Investing

Responsible investing – a glossary

13 October 2020

Money & Life team

Money & Life contributors draw on their diverse range of experience to present you with insights and guidance that will help you manage your financial wellbeing, achieve your lifestyle goals and plan for your financial future.

When we take a closer look at what is meant by responsible, ethical or sustainable investing, a whole new vocabulary comes into play. In this guide, we offer simple definitions of the more common terms you may come across when exploring responsible investing opportunities for your clients.

Responsible investing

The United Nations Principles for Responsible Investment (UNPRI) offers the following definition of Responsible Investing.

“The PRI defines responsible investment as a strategy and practice to incorporate environmental, social and governance (ESG) factors in investment decisions and active ownership.”

What this definition doesn’t explain is that a responsible investment approach acknowledges how important these ESG factors can be, both for individual investments, and for creating the stable, well-functioning and well-governed social, environmental and economic systems on which ongoing investment returns depend. Many investors now recognise that investment non-financial and financial value creation are both important, because each depends on the other.

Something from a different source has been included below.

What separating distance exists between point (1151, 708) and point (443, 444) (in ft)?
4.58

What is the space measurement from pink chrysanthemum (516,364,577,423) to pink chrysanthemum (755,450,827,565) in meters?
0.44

Many people may use terms like sustainable and ethical investing instead of responsible investing and these phrases can often mean different things to different people. Responsible investment is perhaps a more universally understood term, given the UN has put forward the Principles for Responsible Investment as a global standard for incorporating ESG issues into investment practice.

Find out more about the UNPRI

United Nations Sustainable Development Goals (UNSDGs)

In addition to signing up to the UNPRI, many responsible investment products and strategies are also modelled around supporting progress with the UN Sustainable Development Goals (SDGs). They are a collection of 17 goals which set out to end poverty and injustice and protect our planet and all living things. The goals were established in 2015 and include targets to achieve by 2030.

While the SDGs provide a framework for a more just, fair and sustainable world, there is no guaranteed source of funding to support progress towards these goals. It is hoped that governments, private companies and investors will all make a contribution to reaching SDG targets through their decisions and activities. In the investment world, there already exist many opportunities to invest capital in private companies and other assets that are seen to be making a positive contribution to one or more UN SDGs. This alignment with SDGs is one of a number of responsible investment themes adopted by investment strategies. Others might be low carbon or alignment with the Paris Climate agreement or other internationally recognised standards for sustainability.

ESG

ESG is an acronym that stands for Environmental, Social and Governance. It is an umbrella term for the components of a responsible approach to investing. But as a term it is applied to a whole range of investment approaches and outcomes. So when someone describes a product as being managed or screened for ESG, this can mean many things.  

The Responsible Investment Association of Australia (RIAA) provides an explainer to help you understand the different way that ESG screens, benchmarks and criteria might be used in responsible investment strategies and products.

Sustainable finance

The goal of sustainable finance initiatives is to better align financial institutions and their activities to support better ESG outcomes. That means the activities and impacts for the whole value chain in the finance sector – lenders, borrowers, deposit holders, investors, insurers and more – need to be considered in the light of ESG criteria.

Green finance is a term sometimes used instead of sustainable finance, or to describe a sub-category that aligns specifically to better environmental outcomes.  

Find out more about the Australian Sustainable Finance Initiative (ASFI)

Impact investing

Impact investing is quite different to applying ESG criteria to decide which assets to invest in. These investments are made to generate a measurable positive social and environmental impact as well as a financial return.

However, as with ESG, there are can also be many different measures of impact and types of impact. The Impact Management Project provides more information on some norms of impact management for companies and investors as well as a simplified measure of impact performance from an investor’s perspective.